*OBJECTIVE*. Please output all of the records below verbatim, leaving out the pictures.

— BEGIN LISTED ENTRIES —

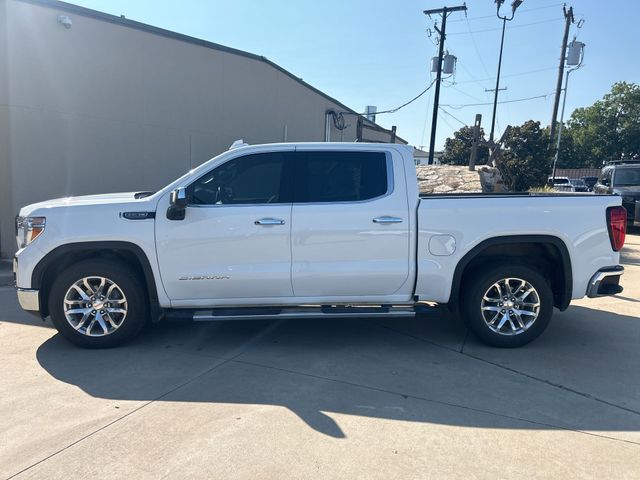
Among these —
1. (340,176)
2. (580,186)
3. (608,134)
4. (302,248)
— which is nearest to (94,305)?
(302,248)

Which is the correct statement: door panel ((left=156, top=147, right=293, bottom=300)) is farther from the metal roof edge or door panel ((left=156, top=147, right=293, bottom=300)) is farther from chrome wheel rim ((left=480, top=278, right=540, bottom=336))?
the metal roof edge

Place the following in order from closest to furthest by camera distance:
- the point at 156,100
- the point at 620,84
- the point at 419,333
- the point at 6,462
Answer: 1. the point at 6,462
2. the point at 419,333
3. the point at 156,100
4. the point at 620,84

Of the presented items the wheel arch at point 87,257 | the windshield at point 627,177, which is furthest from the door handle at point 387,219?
the windshield at point 627,177

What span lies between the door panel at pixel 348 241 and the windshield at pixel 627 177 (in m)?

— END LISTED ENTRIES —

*EXERCISE OUTPUT*.
Among these —
1. (340,176)
2. (580,186)
3. (608,134)
4. (302,248)
— which is nearest to (94,305)?
(302,248)

Which is the correct statement: door panel ((left=156, top=147, right=293, bottom=300)) is farther from the metal roof edge or door panel ((left=156, top=147, right=293, bottom=300)) is farther from chrome wheel rim ((left=480, top=278, right=540, bottom=336))?
the metal roof edge

Place the following in order from closest to furthest by camera distance:
- the point at 156,100
- the point at 620,84
- the point at 419,333
- the point at 6,462
Answer: 1. the point at 6,462
2. the point at 419,333
3. the point at 156,100
4. the point at 620,84

Of the presented items the wheel arch at point 87,257 | the windshield at point 627,177, which is furthest from the door handle at point 387,219?
the windshield at point 627,177

What span lies between the door panel at pixel 348 241 and the windshield at pixel 627 177 (in m)?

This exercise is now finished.